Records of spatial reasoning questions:
══════════

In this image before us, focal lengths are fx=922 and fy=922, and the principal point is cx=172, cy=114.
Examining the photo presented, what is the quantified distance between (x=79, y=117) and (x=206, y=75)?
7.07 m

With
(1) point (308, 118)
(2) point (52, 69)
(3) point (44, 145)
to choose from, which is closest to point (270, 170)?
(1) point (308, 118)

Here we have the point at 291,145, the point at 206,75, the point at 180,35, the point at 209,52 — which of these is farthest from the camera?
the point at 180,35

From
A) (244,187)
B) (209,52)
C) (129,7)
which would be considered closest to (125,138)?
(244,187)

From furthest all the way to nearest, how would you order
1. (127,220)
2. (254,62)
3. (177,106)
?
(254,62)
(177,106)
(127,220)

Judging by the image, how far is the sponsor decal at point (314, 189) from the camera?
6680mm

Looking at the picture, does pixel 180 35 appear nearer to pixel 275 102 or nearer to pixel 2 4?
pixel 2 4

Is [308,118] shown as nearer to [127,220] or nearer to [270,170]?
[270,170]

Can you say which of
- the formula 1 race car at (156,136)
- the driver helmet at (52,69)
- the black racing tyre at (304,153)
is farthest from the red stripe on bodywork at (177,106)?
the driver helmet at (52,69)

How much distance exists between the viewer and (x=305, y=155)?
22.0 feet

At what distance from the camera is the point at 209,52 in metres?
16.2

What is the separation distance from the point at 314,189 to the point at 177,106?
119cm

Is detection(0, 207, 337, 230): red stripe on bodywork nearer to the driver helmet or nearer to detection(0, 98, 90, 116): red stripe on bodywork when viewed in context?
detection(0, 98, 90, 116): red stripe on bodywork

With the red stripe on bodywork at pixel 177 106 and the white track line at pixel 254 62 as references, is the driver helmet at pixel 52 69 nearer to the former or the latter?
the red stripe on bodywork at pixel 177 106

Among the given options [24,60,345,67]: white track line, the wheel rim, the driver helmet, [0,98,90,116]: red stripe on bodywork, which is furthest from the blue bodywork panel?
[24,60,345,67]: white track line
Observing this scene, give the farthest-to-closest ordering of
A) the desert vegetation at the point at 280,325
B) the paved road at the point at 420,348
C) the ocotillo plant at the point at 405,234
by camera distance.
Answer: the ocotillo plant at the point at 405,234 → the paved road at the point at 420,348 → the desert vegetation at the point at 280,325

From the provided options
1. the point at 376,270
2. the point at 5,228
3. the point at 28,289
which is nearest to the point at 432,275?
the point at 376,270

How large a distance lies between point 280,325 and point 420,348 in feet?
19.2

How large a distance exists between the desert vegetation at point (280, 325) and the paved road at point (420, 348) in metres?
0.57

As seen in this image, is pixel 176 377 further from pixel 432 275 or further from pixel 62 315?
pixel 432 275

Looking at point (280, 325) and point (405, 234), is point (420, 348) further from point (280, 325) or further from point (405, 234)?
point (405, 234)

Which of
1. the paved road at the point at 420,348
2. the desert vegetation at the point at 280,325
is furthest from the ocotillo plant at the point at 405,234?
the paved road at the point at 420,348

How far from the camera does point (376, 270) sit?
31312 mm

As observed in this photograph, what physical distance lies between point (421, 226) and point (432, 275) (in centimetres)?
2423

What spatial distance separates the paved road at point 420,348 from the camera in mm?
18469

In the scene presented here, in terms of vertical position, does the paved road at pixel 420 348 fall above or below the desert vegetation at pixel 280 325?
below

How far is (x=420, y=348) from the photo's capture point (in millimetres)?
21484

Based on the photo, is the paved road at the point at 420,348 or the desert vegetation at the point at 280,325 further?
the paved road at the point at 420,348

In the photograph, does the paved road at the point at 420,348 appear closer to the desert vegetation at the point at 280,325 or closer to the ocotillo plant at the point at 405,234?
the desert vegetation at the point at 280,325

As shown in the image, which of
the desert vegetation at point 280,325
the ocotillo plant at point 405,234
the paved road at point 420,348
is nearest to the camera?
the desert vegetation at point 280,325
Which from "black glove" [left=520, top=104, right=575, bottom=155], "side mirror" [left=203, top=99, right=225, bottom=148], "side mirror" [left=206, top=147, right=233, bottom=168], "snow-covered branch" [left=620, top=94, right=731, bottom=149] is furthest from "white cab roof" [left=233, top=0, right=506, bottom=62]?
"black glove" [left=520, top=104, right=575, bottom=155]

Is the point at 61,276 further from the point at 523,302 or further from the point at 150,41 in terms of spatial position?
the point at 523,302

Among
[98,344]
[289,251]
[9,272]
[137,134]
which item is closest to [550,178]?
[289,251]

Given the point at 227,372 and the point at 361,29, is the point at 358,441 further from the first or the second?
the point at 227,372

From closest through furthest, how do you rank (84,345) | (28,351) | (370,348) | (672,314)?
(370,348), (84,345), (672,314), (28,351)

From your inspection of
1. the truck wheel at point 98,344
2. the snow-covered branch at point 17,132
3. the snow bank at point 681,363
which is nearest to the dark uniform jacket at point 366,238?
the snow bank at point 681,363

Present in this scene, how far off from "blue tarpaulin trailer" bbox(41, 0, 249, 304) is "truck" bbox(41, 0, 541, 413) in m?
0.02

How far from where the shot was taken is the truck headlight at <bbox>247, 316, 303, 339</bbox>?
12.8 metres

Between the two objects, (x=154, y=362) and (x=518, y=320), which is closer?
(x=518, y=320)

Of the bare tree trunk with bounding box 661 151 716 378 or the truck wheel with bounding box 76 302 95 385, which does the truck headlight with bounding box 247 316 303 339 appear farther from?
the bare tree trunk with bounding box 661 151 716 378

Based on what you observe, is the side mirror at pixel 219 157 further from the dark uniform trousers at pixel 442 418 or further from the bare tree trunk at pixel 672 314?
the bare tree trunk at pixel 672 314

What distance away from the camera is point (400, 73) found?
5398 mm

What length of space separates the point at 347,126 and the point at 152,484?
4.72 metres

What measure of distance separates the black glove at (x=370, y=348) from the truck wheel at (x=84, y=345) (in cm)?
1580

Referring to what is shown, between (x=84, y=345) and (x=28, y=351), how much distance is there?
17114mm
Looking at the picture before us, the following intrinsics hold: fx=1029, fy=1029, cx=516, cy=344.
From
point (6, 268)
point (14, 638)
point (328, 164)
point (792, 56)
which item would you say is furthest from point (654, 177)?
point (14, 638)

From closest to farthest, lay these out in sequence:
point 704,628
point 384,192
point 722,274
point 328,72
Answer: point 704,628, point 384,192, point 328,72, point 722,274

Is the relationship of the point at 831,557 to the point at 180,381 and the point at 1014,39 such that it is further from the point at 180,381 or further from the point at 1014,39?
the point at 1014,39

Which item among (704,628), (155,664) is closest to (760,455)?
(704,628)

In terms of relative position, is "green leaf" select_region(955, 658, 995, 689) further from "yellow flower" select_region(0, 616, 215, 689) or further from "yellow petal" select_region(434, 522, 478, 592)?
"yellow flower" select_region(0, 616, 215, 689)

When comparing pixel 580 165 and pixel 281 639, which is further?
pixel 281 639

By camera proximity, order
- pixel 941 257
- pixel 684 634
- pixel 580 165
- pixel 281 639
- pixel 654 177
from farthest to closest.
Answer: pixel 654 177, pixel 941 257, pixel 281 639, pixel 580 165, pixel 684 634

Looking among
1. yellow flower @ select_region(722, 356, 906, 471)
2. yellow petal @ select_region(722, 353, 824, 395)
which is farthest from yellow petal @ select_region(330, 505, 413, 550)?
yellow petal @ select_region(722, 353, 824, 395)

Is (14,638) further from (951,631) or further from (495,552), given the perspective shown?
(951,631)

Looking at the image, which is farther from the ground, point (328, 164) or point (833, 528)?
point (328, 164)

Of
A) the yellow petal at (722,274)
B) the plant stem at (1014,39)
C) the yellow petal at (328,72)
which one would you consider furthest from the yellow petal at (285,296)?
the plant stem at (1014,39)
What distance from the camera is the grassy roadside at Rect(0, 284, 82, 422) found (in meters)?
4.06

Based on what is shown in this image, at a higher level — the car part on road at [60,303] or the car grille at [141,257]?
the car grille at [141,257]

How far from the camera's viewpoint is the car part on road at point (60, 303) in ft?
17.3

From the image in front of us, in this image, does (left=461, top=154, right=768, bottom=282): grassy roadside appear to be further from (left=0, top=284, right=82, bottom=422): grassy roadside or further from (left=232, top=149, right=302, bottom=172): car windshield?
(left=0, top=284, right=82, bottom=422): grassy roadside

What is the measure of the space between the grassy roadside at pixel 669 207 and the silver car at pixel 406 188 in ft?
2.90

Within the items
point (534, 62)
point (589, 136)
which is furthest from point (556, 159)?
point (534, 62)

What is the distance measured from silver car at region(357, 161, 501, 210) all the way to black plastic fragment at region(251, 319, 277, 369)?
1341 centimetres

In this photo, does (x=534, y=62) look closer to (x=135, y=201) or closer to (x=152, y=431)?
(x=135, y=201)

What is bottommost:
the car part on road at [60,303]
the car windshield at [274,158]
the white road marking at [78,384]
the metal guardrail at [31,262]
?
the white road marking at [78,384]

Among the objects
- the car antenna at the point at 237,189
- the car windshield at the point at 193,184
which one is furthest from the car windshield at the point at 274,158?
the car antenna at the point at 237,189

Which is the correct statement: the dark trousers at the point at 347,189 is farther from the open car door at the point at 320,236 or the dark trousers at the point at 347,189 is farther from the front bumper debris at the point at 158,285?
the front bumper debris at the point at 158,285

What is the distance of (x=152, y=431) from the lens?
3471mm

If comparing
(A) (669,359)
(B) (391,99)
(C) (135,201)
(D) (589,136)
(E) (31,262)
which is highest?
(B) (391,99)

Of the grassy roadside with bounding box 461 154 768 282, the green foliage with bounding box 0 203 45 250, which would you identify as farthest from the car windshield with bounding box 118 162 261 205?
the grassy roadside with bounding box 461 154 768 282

══════════

▶ **Task instructions**
Quote the lines of the listing above that run from the line with "Among the objects" through its last line, both included, and nothing else.

▶ **Response for this exercise**
Among the objects
- the car antenna at the point at 237,189
- the car windshield at the point at 193,184
which one is furthest from the car windshield at the point at 274,158?
the car antenna at the point at 237,189

Which is the correct statement: the dark trousers at the point at 347,189 is farther from the open car door at the point at 320,236 or the dark trousers at the point at 347,189 is farther from the front bumper debris at the point at 158,285?
the front bumper debris at the point at 158,285

What is the distance of (x=152, y=431) from the lens?
3471mm

If comparing
(A) (669,359)
(B) (391,99)
(C) (135,201)
(D) (589,136)
(E) (31,262)
which is highest?
(B) (391,99)

Of the grassy roadside with bounding box 461 154 768 282, the green foliage with bounding box 0 203 45 250, which would you identify as farthest from the car windshield with bounding box 118 162 261 205?
the grassy roadside with bounding box 461 154 768 282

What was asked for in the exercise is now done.